**ASSIGNED TASK**
Transcribe the passage of the knee replacement study abstract between "A cohort of" and "models (secondary objectives).", inclusive.

**TEXT PROVIDED**
--
The Journal of Arthroplasty, Volume 35, Issue 3, 699 - 705.e3

The Uptake of New Knee Replacement Implants in the UK: Analysis of the National Joint Registry for England and Wales

Penfold, Chris M. et al.


Knee replacement (KR) surgery is one of the most common elective procedures in the UK. A large number of different KR implant brands are in use in the UK, which may contribute to variation in uptake and patient outcomes.


A cohort of 722,178 primary KRs performed for osteoarthritis (with or without other indications) by 2675 consultant surgeons between 2008 and 2017 in England and Wales from the National Joint Registry was examined. We described the uptake of new (first use >2008) KR implant brands, and variation in uptake by consultant surgeons (primary objectives). We explored consultant-level/patient-level factors associated with use/receipt of new implant brands with multilevel logistic regression models (secondary objectives).


Sixty-five new KR implant brands were used in 22,134 KRs (3.1%) by 759 consultants (28.4%) between 2008 and 2017. Consultants used a median of 1 new brand (interquartile range = 1-2, max = 8) in 4.1% (interquartile range = 1.1%-12.3%) of their KRs. Younger patients (<55 vs 55-80, odds ratio [OR] = 1.63, 95% confidence interval [CI] = 1.54-1.72) and women (OR = 1.17, 95% CI = 1.13-1.22) had higher odds of receiving a new rather than established brand. Consultants who used more different implant brands had higher odds of using new brands (OR/additional implant/year = 2.57, 95% CI = 2.37-2.79).


A large number of new KR implant brands have been introduced in the National Joint Registry since 2008. A quarter of consultants have tried a new implant brand but have used them in only a small proportion of primary KRs in this period. Younger, healthier patients are more likely to receive new implant brands, and they are more likely to be used by surgeons who use many different implant brands.
--
Saved entries
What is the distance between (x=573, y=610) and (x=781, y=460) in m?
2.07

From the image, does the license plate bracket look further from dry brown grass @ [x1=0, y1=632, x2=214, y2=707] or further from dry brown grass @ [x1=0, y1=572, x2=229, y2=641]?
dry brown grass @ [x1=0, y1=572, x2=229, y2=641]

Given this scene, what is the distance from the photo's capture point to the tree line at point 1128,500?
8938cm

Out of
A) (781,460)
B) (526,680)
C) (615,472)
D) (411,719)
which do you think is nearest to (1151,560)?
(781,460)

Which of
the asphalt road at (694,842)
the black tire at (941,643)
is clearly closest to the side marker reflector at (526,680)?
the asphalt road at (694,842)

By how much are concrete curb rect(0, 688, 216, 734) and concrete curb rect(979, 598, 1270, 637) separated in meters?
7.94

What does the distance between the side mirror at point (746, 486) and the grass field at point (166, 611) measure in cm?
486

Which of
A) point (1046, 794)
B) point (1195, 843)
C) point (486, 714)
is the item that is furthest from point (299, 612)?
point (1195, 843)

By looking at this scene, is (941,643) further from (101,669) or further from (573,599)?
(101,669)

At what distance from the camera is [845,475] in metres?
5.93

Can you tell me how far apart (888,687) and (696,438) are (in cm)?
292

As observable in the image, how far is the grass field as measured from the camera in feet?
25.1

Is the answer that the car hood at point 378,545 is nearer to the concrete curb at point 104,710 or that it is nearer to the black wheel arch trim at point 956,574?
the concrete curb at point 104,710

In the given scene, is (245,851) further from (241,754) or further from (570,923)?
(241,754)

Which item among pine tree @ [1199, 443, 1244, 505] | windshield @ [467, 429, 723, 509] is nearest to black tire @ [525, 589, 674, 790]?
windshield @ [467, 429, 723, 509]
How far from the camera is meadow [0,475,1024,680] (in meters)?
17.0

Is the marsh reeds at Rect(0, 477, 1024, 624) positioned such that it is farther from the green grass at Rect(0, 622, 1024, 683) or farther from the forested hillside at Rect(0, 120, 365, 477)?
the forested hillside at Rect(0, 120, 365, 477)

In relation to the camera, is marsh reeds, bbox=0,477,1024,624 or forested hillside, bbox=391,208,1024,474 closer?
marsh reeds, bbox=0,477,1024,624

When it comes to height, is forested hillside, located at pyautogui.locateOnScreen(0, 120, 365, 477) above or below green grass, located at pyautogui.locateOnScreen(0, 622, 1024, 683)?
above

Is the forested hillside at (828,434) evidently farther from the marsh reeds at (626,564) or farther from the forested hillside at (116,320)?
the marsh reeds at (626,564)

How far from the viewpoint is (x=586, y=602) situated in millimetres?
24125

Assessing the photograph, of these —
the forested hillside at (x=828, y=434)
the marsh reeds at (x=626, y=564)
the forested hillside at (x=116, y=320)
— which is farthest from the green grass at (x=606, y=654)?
--
**RESULT OF THIS EXERCISE**
A cohort of 722,178 primary KRs performed for osteoarthritis (with or without other indications) by 2675 consultant surgeons between 2008 and 2017 in England and Wales from the National Joint Registry was examined. We described the uptake of new (first use >2008) KR implant brands, and variation in uptake by consultant surgeons (primary objectives). We explored consultant-level/patient-level factors associated with use/receipt of new implant brands with multilevel logistic regression models (secondary objectives).